Safety checks will be needed to ensure, among other things, that the plants can operate securely once uranium fuel rods have been replaced in their reactors. When these plants were decommissioned, their radioactive fuel was removed and stored, so the facilities no longer needed to adhere to many exacting technical specifications, says Jamie Pelton, also a co-chair of the Palisades restart panel and a deputy director at the NRC’s Office of Nuclear Reactor Regulation in Rockville, Md.
It will be no small feat to reinstate those safety regulations: to meet the standards, infrastructure will need to be inspected carefully. According to Buongiorno, any metallic components in the plants that have corroded since the shutdowns, including wires and cables used in instrumentation and controls, will need to be replaced.

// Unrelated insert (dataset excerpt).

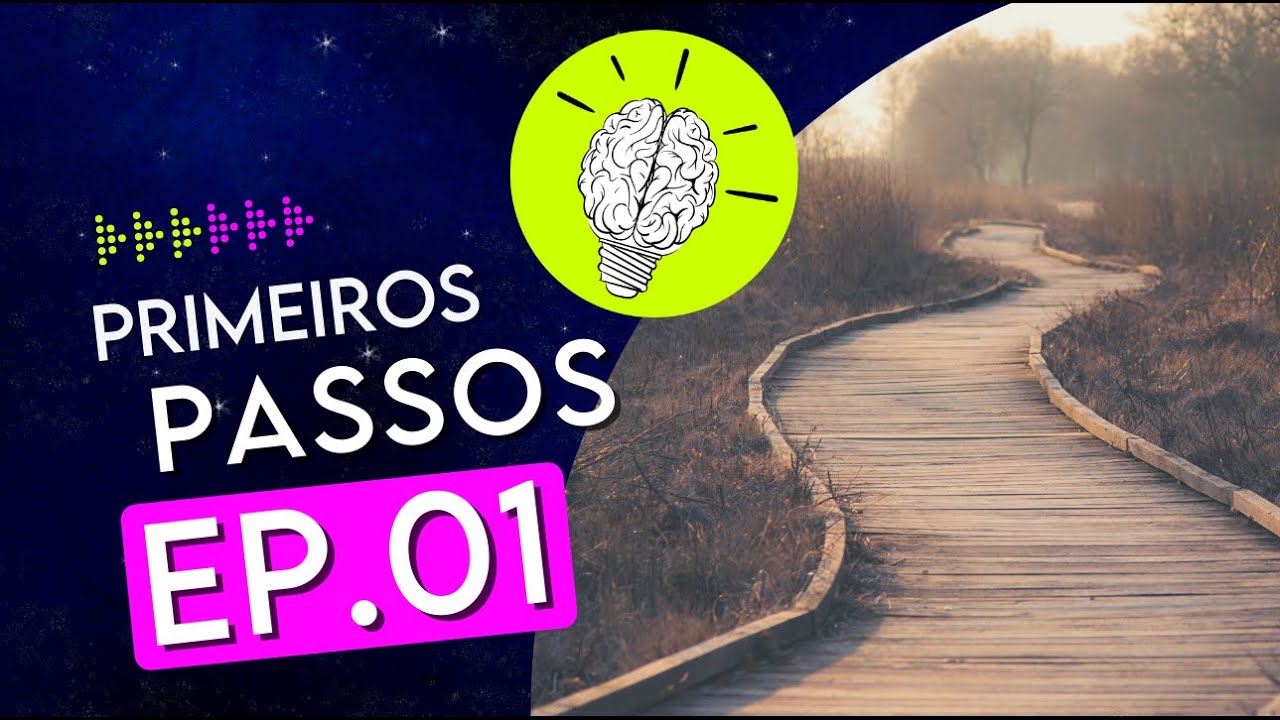 #PartiuPensar 01: Primeiros passos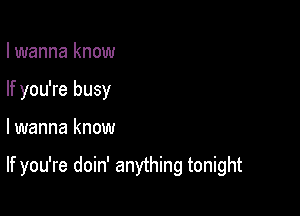 I wanna know
If you're busy

lwanna know

If you're doin' anything tonight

The plants’ turbine generators, which make electricity from the steam produced as the plants’ fuel rods heat up water, will also get a close look. After sitting dormant for years, a turbine could develop defects within its shaft or corrosion along its blades that would require refurbishment. In the case of Palisades, the NRC announced in September 2024 that the plant’s steam generators would need further testing and repair, following inspections conducted by Holtec.
Nuclear’s prospects
As the plants near their restart dates, their operators will also have to contend with a challenge faced by even fully operational plants: the need to source fresh nuclear fuel. U.S. nuclear utility companies have long turned to the international market to buy much of the necessary raw yellowcake uranium and the services that separate and enrich uranium-235, the isotope used in nuclear reactors’ fuel rods. Russia has historically been a major international supplier of these services, and it remained so even after the country’s 2022 invasion of Ukraine because, until fairly recently, most U.S. and European sanctions and trade restrictions did not target nuclear fuel. But to minimize its reliance on Russia, the U.S. is building up its own supply chain, with the DOE offering $3.4 billion to buy domestically enriched uranium.
There probably won’t be too many other restarts of mothballed nuclear plants in the U.S., however, even as demand for low-carbon electricity grows. Not every U.S. plant that has been shut down is necessarily in good enough condition to be easily refurbished—and the idea of reopening some of those would meet with too much resistance. As an example, Buongiorno points to New York’s Indian Point Energy Center, which was closed in 2021. The plant’s proximity to New York City had long provoked criticism from
nuclear-safety advocates.
But that doesn’t mean that all these sites will remain unused. One option is to build advanced reactors—including large reactors with upgraded safety features and small modular reactors with innovative designs—on sites where old nuclear plants once stood, to take advantage of existing transmission lines and infrastructure. “We might see interest in the U.S. in building more of these large reactors, whether that’s fueled by data centers or some other applications,” Buongiorno adds. “Utilities and customers are exploring this at the moment.”